O Presidente da República fez hoje votos para que a construção de pontes de entendimento no parlamento seja «frutuosa e benéfica» e pediu uma «atenção muito particular» aos mais vulneráveis e frágeis.

«Os órgãos de soberania não podem deixar de prestar uma atenção muito particular àqueles que são os mais vulneráveis, os mais frágeis da nossa sociedade, onde se encontram naturalmente aqueles que não têm emprego», afirmou o chefe de Estado, Aníbal Cavaco Silva, na sessão de apresentação de cumprimentos de Boas Festas da Assembleia da República, que decorreu no Palácio de Belém.

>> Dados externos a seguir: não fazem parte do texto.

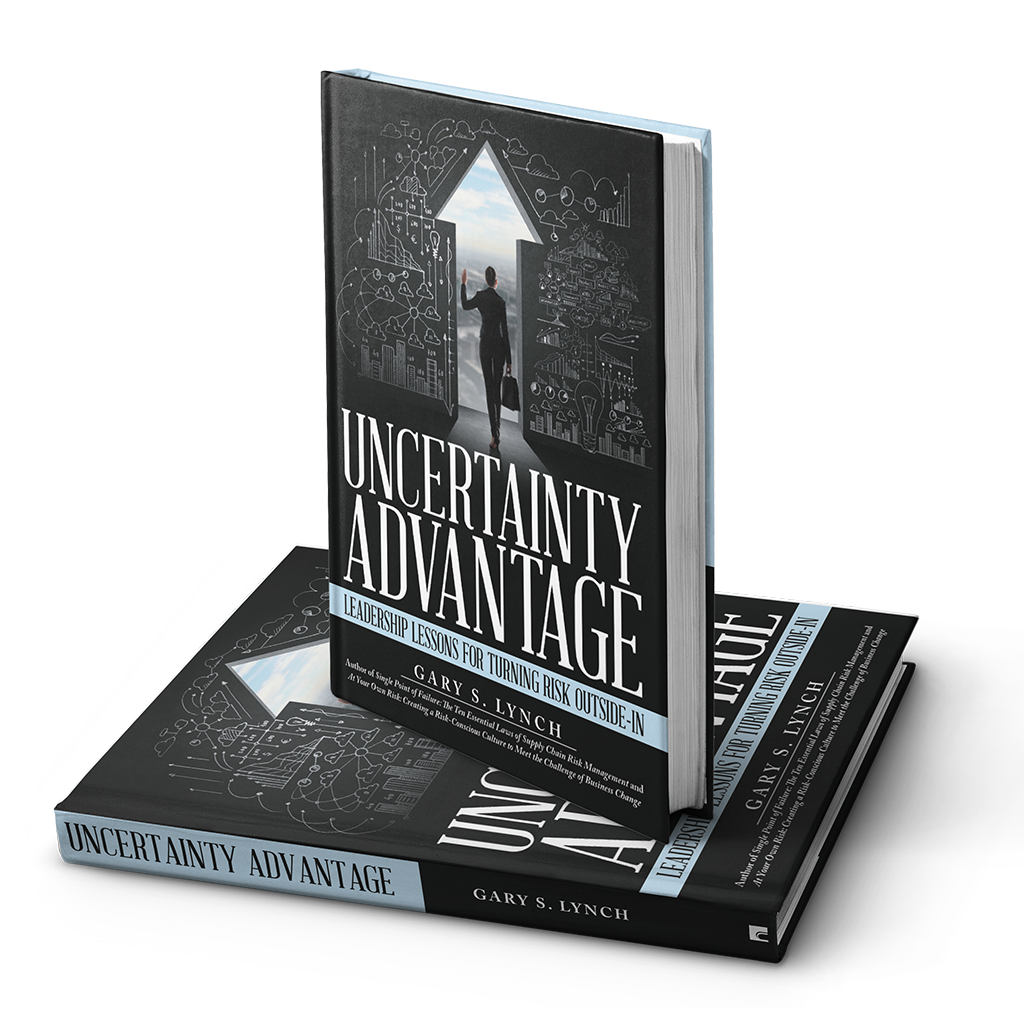 Uncertainty Advantage by Gary S. Lynch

Falando perante a presidente da Assembleia da República, Assunção Esteves, os restantes membros da mesa e representares de todos os grupos parlamentares, Cavaco Silva enfatizou ainda a necessidade de nestes «tempos bastante difíceis» os titulares de órgãos de soberania demonstrarem abertura ao diálogo.

«O Parlamento é também o local onde se procura estabelecer pontes de entendimento, compromissos, onde há um esforço de diálogo entre as diferentes sensibilidades que estão presentes nessa casa. Todos esperamos que essa construção de pontes seja frutuosa e seja benéfica para a satisfação do interesse nacional», disse.

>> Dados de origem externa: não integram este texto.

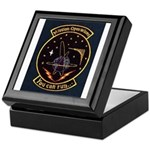 Mission Operations Keepsake Box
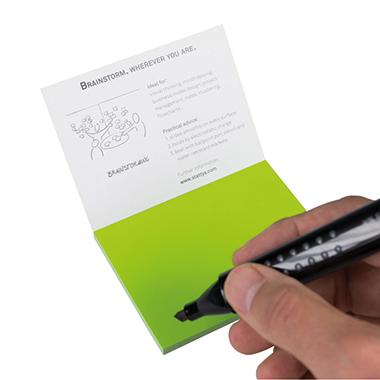 Moderationskarte Notes S Rechteck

Repetindo a ideia deixada na quarta-feira na apresentação de cumprimentos de Boas Festas do Governo de que «2014 seja um ano de viragem e de mais esperança para todos os portugueses», o chefe de Estado voltou também a manifestar a sua total abertura à cooperação institucional com o Parlamento.

«Podem contar com o empenho do Presidente da República», assegurou.

Antes, a presidente da Assembleia da República já tinha destacado a importância de neste «tempo difícil» existirem «instituições sãs», energia, atitudes positivas e uma «solidariedade institucional dentro dos equilíbrios constitucionais marcada na colaboração e na solicitude».

«A proximidade do parlamento, numa espécie de sã conspiração para a felicidade do nosso povo, para a intervenção no mundo que é a nossa tarefa de largo alcance», sublinhou, fazendo votos para que 2014 seja «um tempo auspicioso de reforço da esperança» e «um tempo redentor».